# START OF Document

It follows from these considerations that the Court’s task is not to
substitute itself for the domestic authorities in the exercise of their
responsibilities for the regulation of the care of children and the
rights of parents whose children have been taken
into public care, but rather to review under the Convention the
decisions taken by those authorities in the exercise of their power of
appreciation (see, for example,
K. and T. v. Finland,cited above, § 154; and Johansen, cited above, § 64).
211. The
margin of appreciation to be accorded to the competent national
authorities will vary in the light of the
nature of the issues and the seriousness of the interests at stake,
such as, on the one hand, the importance of protecting a child in a
situation which is assessed as seriously threatening his or her health
or development and, on the other hand, the aim to
reunite the family as soon as circumstances permit. The Court thus
recognises that the authorities enjoy a wide margin of appreciation in
assessing the necessity of taking a child into care (see, for example,
K. and T. v. Finland, cited above, § 155; and Johansen,
cited above, § 64). However, this margin is not unfettered. For example,
the Court has in certain instances attached weight to whether the
authorities, before taking a child into public care,
had first attempted to take less drastic measures, such as supportive
or preventive ones, and whether these had proved unsuccessful (see, for
example,
Olsson (no. 1), cited above, §§ 72-74; R.M.S. v. Spain, no. 28775/12, § 86, 18 June 2013, § 86; and
Kutzner v. Germany, no. 46544/99, § 75, ECHR 2002‑I). A stricter
scrutiny is called for in respect of any further limitations, such as
restrictions placed by the authorities on parental rights of access, and
of any legal safeguards designed to secure
an effective protection of the right of parents and children to respect
for their family life. Such further limitations entail the danger that
the family relations between the parents and a young child are
effectively curtailed (see
K. and T. v. Finland, cited above, ibid., and Johansen, cited above, ibid.).

# END OF Document
# START OF Dataset extract

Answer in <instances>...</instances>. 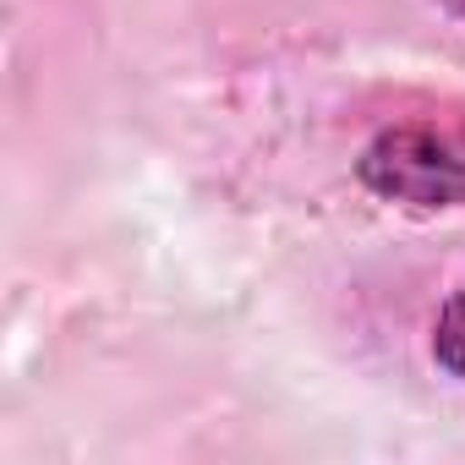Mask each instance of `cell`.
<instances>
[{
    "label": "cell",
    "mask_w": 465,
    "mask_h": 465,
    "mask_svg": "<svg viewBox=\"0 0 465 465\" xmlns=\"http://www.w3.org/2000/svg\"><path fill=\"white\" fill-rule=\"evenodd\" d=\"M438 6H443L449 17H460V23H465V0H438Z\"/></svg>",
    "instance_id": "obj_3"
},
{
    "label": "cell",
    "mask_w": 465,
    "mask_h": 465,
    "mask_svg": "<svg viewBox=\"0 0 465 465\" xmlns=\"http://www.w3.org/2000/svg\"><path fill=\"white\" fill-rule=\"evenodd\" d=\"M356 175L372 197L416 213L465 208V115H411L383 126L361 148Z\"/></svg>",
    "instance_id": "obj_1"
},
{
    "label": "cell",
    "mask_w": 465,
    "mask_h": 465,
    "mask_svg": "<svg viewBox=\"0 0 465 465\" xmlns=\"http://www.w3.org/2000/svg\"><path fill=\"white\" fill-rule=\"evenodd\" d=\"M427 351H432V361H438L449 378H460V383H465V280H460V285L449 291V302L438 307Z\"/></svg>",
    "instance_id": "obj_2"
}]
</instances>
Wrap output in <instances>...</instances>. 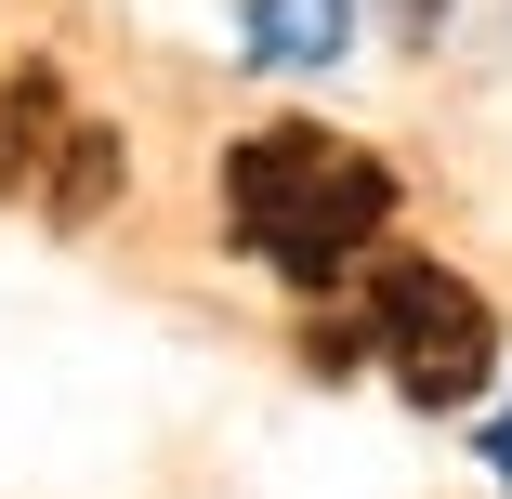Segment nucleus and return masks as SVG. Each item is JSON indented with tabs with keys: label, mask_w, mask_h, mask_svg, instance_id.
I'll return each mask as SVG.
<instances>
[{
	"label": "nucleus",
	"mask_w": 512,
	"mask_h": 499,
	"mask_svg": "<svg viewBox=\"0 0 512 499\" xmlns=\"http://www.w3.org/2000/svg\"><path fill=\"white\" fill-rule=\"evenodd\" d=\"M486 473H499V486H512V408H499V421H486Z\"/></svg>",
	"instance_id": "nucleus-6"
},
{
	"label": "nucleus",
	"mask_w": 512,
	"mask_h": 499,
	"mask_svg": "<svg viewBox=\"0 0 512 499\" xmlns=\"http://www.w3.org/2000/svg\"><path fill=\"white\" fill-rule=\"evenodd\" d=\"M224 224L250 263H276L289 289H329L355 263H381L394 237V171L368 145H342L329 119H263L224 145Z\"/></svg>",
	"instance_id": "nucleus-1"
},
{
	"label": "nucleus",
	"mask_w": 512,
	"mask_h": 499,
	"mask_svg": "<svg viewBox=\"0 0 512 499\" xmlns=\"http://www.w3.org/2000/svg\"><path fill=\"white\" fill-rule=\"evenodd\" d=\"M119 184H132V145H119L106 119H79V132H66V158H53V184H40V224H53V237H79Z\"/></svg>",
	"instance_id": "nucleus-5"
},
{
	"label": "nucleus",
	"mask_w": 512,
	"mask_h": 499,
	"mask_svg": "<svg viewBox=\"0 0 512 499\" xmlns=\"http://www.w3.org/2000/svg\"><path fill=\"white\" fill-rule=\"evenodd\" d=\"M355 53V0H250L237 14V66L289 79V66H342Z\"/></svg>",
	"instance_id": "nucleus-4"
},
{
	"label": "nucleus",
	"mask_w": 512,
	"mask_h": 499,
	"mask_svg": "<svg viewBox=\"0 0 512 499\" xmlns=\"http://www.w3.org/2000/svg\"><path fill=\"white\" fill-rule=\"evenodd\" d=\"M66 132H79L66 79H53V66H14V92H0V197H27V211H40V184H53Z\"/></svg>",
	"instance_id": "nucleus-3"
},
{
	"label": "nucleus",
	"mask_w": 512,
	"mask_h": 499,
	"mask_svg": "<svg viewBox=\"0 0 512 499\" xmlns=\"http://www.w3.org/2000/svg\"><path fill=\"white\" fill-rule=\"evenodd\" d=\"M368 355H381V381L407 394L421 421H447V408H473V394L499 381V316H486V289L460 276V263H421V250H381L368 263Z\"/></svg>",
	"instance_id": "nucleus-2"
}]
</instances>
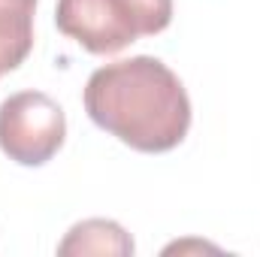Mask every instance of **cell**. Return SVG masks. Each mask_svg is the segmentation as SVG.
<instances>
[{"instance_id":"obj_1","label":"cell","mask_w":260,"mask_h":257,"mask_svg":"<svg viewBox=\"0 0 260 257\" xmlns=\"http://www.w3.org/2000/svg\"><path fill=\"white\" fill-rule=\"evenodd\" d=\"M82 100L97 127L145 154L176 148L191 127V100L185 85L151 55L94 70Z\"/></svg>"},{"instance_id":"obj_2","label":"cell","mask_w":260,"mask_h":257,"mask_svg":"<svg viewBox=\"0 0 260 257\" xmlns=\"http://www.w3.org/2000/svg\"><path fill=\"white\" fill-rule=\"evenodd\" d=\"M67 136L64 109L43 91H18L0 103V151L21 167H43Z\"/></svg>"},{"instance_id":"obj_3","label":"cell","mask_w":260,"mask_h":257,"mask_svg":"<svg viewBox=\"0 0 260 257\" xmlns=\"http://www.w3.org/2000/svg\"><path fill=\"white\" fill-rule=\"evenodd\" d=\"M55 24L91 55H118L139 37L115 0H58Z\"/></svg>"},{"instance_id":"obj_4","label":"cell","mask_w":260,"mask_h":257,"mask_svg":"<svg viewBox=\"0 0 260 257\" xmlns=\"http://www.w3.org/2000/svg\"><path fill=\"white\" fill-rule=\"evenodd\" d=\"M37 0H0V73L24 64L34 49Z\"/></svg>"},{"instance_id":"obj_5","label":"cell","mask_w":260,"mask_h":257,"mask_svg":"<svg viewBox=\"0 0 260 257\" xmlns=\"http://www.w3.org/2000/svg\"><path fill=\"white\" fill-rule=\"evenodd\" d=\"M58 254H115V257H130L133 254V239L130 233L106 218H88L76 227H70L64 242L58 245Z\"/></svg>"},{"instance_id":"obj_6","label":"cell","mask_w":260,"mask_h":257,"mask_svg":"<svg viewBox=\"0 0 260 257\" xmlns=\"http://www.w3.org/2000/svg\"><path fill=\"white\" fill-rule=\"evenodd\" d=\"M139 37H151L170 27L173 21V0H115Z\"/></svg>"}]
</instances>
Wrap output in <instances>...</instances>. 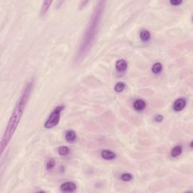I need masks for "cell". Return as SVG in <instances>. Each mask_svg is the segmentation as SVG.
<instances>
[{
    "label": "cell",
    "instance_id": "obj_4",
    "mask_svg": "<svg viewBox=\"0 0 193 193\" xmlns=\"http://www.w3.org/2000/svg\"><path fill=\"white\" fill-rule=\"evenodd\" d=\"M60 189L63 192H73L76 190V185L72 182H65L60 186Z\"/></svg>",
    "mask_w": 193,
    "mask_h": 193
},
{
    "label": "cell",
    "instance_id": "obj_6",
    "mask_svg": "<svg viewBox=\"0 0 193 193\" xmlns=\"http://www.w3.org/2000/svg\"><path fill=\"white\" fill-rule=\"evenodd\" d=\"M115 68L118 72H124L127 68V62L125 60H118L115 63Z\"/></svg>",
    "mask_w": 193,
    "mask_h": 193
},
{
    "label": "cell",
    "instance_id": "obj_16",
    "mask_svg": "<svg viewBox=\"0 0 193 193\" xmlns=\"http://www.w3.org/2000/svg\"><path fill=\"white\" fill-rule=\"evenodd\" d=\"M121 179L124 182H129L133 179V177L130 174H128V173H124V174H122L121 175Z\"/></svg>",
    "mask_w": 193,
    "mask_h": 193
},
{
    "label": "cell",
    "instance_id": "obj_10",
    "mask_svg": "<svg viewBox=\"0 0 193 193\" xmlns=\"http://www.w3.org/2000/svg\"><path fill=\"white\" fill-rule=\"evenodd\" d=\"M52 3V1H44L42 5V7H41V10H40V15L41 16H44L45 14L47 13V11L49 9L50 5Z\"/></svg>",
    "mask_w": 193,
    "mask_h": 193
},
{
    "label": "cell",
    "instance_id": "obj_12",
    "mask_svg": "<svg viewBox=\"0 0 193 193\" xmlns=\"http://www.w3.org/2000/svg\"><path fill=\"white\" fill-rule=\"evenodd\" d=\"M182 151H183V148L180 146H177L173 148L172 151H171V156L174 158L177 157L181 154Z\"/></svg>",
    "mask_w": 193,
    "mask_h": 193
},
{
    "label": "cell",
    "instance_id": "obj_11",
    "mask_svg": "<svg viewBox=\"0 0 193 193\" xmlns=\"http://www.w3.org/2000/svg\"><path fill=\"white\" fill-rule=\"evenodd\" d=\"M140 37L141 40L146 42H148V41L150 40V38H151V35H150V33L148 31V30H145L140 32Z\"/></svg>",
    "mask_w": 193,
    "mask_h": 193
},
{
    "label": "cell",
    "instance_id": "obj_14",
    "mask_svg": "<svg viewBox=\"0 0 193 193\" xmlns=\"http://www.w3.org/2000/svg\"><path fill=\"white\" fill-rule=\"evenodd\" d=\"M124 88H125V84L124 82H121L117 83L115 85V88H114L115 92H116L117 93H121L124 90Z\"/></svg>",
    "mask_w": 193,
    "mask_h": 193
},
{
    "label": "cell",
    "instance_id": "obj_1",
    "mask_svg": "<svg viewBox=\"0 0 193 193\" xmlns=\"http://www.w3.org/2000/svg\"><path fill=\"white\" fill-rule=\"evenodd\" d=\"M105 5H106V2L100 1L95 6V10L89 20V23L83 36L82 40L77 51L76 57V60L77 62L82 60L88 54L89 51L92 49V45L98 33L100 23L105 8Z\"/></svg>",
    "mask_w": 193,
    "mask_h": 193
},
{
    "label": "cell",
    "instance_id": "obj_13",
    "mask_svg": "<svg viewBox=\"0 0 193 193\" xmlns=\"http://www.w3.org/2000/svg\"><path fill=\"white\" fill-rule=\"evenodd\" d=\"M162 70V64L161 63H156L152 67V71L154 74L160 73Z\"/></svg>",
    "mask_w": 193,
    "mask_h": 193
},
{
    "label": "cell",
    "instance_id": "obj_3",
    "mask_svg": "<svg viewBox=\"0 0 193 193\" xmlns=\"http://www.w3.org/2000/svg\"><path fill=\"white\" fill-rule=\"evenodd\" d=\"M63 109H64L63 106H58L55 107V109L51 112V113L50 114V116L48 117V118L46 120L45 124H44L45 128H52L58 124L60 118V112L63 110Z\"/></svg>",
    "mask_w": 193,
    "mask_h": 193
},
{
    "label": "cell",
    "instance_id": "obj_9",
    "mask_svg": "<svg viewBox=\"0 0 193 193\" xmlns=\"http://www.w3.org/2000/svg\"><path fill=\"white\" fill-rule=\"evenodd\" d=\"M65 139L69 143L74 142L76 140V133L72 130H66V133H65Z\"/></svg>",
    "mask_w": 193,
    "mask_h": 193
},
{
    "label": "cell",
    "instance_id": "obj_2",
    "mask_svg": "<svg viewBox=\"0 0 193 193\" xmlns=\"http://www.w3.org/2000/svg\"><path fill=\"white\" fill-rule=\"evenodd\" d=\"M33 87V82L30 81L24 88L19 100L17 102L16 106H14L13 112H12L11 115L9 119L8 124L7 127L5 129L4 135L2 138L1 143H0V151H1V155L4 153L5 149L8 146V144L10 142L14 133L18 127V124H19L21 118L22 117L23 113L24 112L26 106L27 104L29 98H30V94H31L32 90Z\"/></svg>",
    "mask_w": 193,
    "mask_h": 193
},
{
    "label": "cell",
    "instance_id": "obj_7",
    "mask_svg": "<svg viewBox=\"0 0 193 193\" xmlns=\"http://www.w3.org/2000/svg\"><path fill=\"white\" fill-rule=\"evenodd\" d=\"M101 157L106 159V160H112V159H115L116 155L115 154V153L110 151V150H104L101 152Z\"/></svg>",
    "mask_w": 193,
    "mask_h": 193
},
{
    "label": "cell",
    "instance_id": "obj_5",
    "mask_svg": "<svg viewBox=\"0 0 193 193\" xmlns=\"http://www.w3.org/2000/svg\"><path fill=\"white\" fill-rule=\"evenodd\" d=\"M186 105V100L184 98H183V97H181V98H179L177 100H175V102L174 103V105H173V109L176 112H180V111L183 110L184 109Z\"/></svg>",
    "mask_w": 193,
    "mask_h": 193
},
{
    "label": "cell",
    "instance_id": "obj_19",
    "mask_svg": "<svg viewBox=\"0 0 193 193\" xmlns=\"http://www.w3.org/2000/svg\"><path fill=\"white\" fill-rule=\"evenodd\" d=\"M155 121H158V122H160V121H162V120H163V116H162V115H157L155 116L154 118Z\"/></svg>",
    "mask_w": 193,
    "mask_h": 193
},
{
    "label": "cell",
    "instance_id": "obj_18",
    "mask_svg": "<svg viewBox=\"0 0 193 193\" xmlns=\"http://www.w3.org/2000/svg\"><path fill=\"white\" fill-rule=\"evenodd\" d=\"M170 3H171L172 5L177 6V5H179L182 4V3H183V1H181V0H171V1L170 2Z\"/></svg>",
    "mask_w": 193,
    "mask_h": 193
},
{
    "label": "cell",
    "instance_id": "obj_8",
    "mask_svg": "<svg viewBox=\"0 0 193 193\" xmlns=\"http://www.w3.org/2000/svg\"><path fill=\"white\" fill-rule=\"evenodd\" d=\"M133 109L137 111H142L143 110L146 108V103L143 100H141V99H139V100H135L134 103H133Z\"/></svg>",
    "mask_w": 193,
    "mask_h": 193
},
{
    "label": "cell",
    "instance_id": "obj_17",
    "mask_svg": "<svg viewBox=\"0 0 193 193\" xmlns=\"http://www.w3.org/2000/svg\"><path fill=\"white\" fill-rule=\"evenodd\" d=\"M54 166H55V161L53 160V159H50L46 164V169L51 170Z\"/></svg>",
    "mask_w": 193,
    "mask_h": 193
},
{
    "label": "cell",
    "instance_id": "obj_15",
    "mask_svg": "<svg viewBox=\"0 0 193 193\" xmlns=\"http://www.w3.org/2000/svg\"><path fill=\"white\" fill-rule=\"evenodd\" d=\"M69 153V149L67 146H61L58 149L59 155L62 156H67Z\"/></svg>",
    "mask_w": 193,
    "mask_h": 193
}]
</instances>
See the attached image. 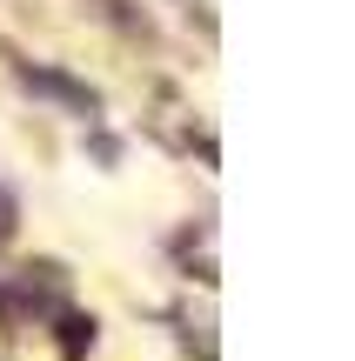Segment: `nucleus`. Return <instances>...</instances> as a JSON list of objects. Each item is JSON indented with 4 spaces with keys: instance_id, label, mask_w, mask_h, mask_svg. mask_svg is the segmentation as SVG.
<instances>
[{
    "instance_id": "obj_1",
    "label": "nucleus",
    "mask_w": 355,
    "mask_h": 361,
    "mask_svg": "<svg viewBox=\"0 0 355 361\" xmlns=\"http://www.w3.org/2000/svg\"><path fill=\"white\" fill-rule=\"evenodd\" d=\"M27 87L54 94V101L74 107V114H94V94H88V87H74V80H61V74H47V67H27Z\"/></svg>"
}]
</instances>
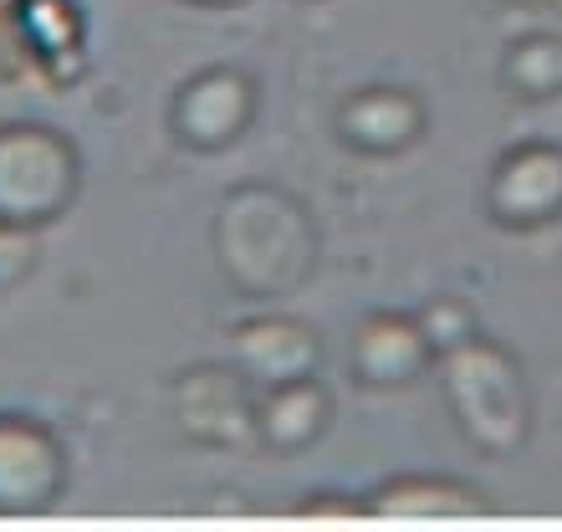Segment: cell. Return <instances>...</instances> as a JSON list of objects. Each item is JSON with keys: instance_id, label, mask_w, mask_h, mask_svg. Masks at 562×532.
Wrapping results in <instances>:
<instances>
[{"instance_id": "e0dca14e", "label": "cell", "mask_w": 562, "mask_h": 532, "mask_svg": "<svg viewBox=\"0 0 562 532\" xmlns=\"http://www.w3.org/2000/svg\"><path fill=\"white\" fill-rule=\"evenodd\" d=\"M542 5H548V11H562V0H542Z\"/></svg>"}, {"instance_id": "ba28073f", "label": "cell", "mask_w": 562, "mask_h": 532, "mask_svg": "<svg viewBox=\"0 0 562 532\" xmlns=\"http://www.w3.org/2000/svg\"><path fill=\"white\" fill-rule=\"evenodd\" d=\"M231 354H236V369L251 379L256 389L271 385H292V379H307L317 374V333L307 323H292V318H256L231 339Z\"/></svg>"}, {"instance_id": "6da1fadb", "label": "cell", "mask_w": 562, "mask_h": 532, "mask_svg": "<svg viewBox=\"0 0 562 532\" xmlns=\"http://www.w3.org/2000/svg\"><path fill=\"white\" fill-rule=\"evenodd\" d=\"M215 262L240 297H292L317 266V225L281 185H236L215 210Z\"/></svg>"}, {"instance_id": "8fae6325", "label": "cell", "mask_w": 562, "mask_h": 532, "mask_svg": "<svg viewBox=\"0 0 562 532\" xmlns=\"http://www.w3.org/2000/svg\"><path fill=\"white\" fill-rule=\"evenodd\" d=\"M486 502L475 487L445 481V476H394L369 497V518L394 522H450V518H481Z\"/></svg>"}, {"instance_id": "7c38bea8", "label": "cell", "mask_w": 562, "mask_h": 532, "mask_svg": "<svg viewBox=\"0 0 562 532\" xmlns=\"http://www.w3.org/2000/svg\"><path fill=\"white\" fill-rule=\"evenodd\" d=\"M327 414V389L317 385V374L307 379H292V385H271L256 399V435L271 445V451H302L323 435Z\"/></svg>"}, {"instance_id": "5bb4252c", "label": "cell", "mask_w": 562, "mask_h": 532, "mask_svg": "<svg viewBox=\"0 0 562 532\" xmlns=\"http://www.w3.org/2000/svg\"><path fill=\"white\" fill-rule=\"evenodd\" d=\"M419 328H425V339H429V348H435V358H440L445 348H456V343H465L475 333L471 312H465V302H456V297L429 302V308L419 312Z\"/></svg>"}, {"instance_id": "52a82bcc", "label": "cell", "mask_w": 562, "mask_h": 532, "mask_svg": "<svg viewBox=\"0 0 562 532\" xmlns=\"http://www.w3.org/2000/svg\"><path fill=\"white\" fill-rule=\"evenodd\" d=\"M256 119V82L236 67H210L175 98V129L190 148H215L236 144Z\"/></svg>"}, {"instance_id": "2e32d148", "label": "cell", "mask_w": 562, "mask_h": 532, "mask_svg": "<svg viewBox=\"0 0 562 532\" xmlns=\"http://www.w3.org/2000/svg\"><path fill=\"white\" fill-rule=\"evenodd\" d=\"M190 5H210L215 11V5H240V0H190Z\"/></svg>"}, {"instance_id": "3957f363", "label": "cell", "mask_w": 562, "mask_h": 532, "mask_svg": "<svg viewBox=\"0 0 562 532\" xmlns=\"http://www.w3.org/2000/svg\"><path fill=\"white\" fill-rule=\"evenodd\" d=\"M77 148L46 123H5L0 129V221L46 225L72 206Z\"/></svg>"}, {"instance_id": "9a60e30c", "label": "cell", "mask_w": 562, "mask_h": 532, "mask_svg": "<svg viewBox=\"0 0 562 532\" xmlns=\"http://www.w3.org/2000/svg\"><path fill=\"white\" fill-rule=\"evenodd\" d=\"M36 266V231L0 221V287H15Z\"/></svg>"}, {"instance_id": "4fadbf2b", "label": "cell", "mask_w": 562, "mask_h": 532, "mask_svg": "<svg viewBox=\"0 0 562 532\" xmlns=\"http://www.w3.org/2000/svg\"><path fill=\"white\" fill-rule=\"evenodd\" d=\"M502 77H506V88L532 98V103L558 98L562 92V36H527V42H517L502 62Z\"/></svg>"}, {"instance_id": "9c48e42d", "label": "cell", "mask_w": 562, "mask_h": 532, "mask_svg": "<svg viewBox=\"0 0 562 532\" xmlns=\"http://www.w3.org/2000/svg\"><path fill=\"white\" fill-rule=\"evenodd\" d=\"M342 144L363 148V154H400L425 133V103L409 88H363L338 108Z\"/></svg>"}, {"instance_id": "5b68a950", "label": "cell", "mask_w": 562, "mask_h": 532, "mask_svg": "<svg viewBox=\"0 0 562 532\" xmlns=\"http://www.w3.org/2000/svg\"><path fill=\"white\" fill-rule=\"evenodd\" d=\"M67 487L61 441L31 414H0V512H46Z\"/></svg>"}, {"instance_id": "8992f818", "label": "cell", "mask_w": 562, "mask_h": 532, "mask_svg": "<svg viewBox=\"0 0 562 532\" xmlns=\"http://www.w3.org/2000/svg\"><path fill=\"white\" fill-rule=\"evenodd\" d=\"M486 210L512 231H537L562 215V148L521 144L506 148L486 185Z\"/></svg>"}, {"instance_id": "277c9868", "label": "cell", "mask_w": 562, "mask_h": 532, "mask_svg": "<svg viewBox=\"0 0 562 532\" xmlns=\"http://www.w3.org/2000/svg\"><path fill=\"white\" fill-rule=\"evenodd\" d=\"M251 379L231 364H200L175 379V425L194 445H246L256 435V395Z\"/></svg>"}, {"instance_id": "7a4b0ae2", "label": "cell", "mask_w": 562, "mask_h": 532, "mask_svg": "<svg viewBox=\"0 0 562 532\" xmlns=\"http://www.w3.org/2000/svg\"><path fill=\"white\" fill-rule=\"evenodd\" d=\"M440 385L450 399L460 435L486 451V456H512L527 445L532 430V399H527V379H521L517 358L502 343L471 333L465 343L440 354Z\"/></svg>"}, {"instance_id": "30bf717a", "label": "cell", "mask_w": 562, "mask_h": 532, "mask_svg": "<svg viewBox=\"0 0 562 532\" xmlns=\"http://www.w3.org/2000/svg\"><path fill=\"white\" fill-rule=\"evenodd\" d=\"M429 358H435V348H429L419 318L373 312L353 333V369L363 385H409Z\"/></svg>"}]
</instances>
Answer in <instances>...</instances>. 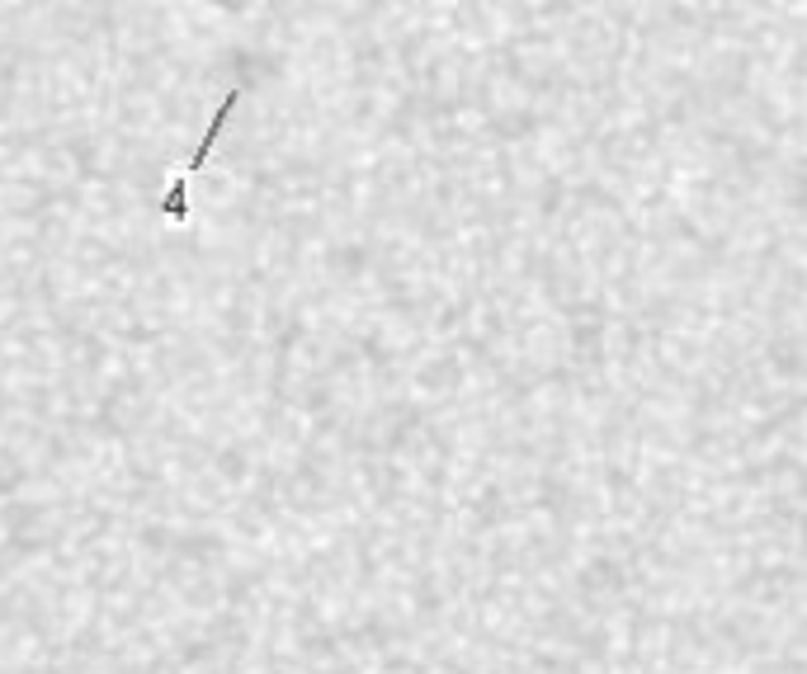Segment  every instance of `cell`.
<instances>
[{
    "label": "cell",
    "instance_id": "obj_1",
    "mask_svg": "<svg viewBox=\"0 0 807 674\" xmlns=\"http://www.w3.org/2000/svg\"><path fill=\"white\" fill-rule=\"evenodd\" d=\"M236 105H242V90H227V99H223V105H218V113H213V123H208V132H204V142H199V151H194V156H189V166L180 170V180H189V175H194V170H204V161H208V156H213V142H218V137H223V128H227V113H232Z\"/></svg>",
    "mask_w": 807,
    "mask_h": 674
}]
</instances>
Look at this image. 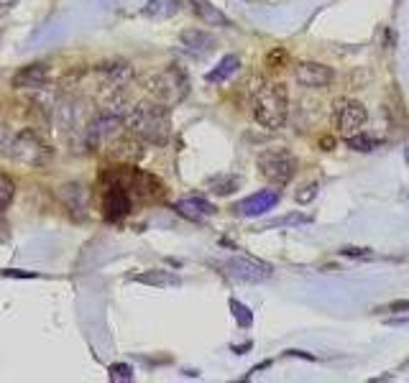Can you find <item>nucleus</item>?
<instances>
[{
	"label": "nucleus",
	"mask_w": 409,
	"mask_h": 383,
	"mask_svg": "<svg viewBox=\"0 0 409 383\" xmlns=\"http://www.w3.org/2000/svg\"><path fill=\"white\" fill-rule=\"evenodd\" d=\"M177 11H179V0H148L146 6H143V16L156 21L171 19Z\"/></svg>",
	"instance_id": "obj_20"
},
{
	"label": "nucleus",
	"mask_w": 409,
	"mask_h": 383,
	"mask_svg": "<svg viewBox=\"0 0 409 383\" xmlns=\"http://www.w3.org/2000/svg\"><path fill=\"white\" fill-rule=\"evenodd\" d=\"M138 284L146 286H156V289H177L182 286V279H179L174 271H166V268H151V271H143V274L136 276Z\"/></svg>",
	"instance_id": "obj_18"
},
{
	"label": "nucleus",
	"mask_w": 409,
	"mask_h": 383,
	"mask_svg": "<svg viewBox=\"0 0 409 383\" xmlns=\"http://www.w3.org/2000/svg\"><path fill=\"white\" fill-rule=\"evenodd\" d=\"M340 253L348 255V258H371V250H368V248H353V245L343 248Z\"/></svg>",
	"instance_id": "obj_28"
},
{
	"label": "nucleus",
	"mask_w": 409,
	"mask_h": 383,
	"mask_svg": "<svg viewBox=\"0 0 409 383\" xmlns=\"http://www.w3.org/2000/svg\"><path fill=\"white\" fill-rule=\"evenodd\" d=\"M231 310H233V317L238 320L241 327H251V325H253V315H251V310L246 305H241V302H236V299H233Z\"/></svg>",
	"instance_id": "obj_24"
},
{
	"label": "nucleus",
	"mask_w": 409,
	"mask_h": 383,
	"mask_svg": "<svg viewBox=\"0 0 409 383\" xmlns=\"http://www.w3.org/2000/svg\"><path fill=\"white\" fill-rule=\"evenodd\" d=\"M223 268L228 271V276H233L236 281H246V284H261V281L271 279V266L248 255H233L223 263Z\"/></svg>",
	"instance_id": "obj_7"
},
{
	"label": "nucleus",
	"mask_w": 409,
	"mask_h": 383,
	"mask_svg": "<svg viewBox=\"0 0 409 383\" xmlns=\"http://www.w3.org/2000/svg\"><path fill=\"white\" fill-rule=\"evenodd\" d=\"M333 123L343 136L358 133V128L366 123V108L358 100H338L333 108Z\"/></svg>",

# END OF Dataset extract

> _Directives_
(a) Answer the following questions about the excerpt on public care of children:
(i) Instead of substituting itself for the domestic authorities, what is the Court's task?
(ii) What do the authorities enjoy in assessing the necessity of taking a child into care?
(iii) What danger do further limitations, such as restrictions on parental rights of access, entail?
(b) Reproduce word for word the portion of the excerpt on public care of children that opens with the words containing "It follows from" and closes with "Johansen, cited above, § 64).".

> _Answers given_
(a)
(i) To review under the Convention the decisions taken by those authorities in the exercise of their power of appreciation.
(ii) A wide margin of appreciation.
(iii) The danger that the family relations between the parents and a young child are effectively curtailed.

(b)
It follows from these considerations that the Court’s task is not to
substitute itself for the domestic authorities in the exercise of their
responsibilities for the regulation of the care of children and the
rights of parents whose children have been taken
into public care, but rather to review under the Convention the
decisions taken by those authorities in the exercise of their power of
appreciation (see, for example,
K. and T. v. Finland,cited above, § 154; and Johansen, cited above, § 64).